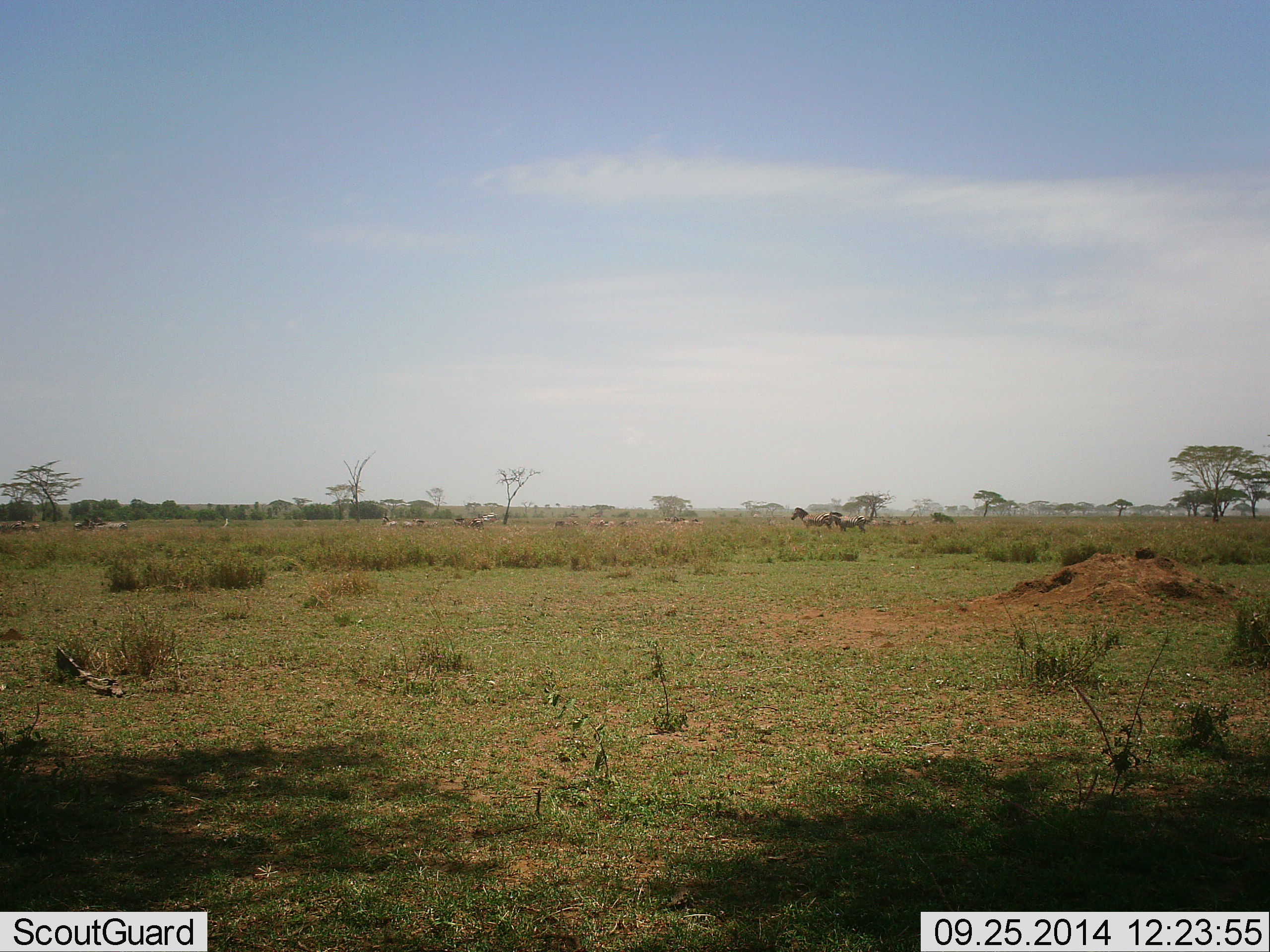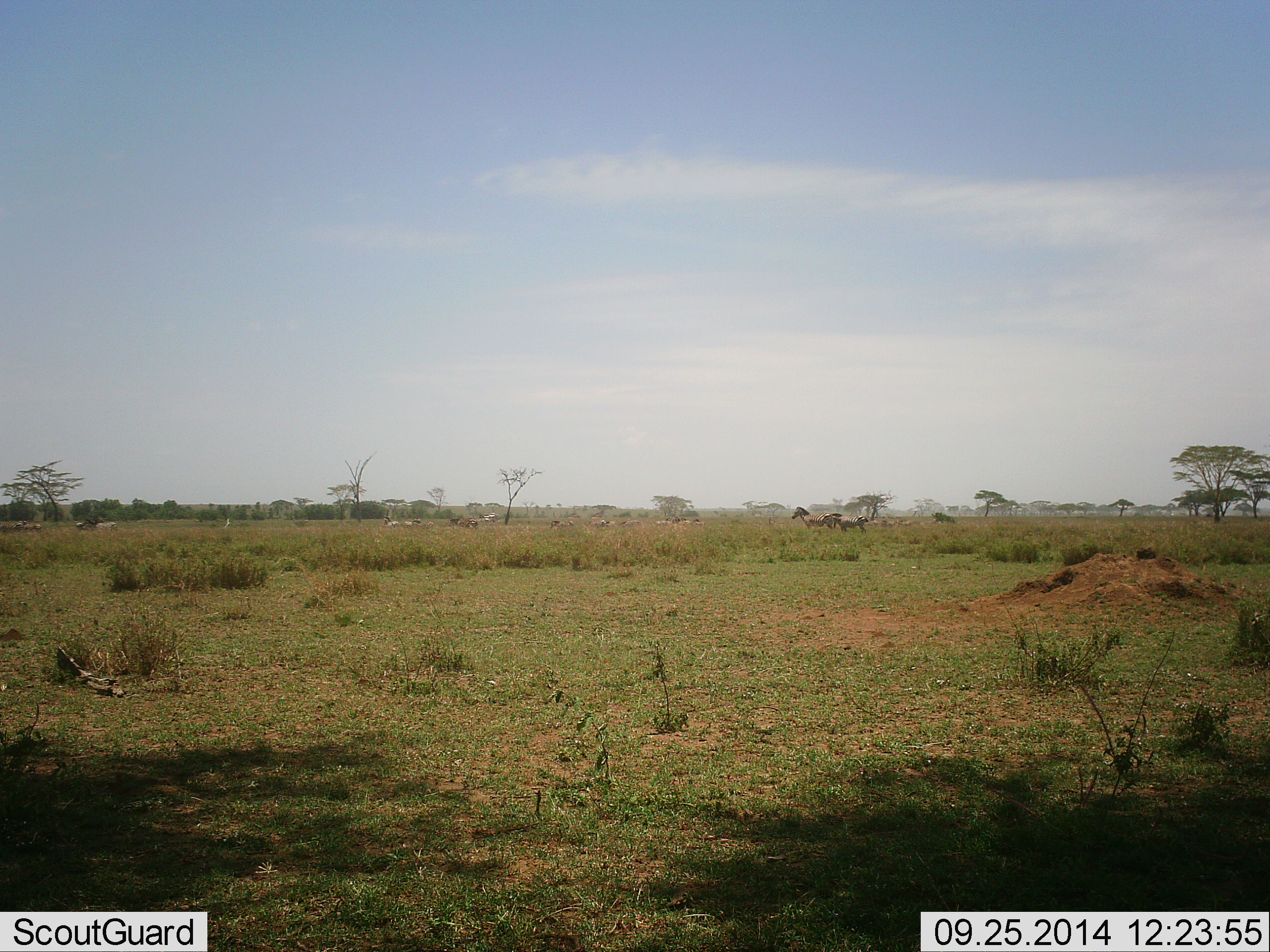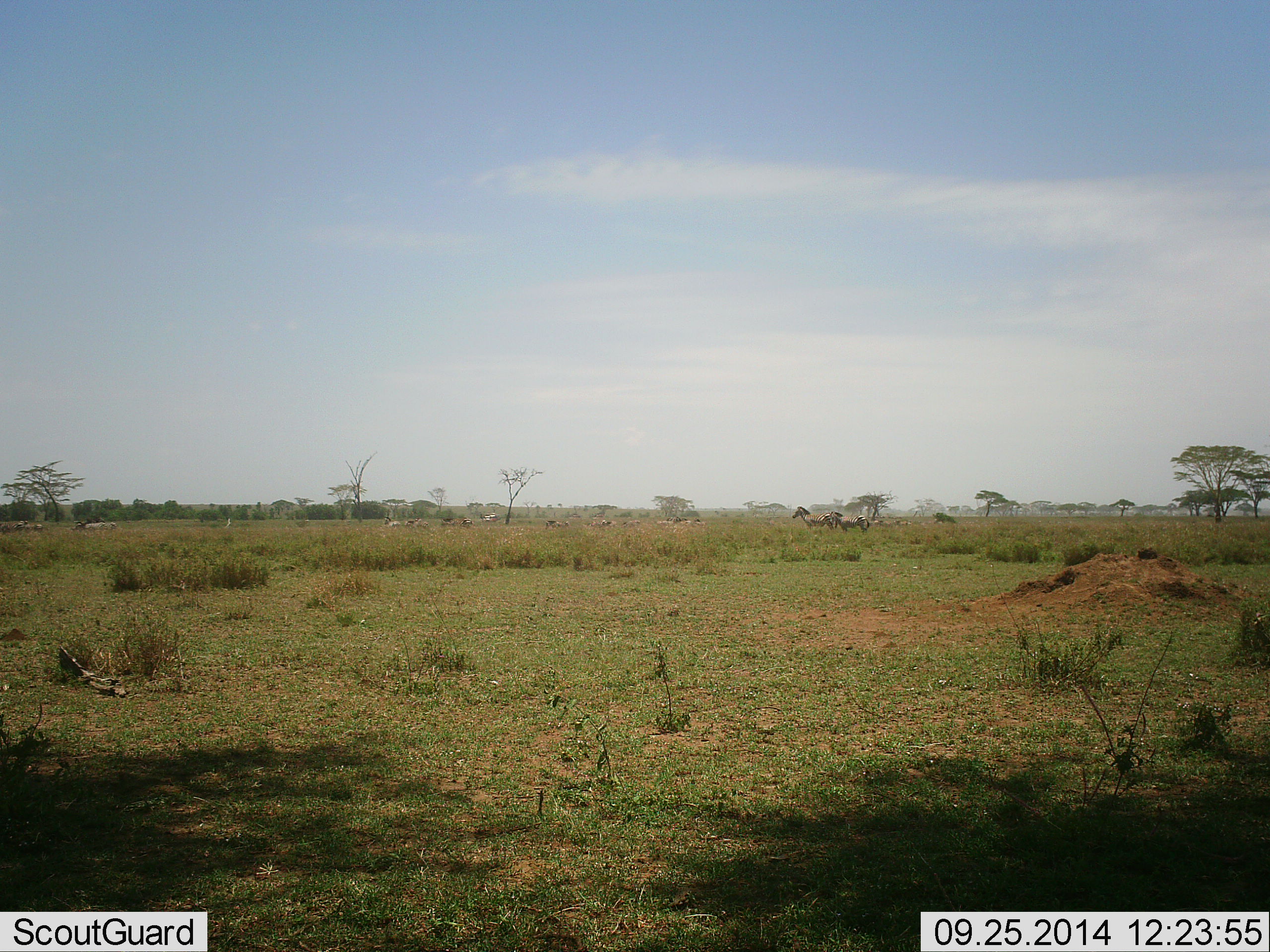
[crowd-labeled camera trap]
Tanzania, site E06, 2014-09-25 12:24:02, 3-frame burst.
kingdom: Animalia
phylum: Chordata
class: Mammalia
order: Perissodactyla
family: Equidae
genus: Equus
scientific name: Equus quagga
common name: plains zebra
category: zebra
Zebra (plains zebra) (Equus quagga), count 8. Behavior (volunteer vote fractions): standing 82%, resting 0%, moving 45%, interacting 0%. Young present (vote fraction): 0%. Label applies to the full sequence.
═══
▶ **Directions for this task**: From the line containing "order: Perissodactyla" to the final line above, output everything. Change nothing and add nothing.

▶ **Answer for this exercise**:
order: Perissodactyla
family: Equidae
genus: Equus
scientific name: Equus quagga
common name: plains zebra
category: zebra
Zebra (plains zebra) (Equus quagga), count 8. Behavior (volunteer vote fractions): standing 82%, resting 0%, moving 45%, interacting 0%. Young present (vote fraction): 0%. Label applies to the full sequence.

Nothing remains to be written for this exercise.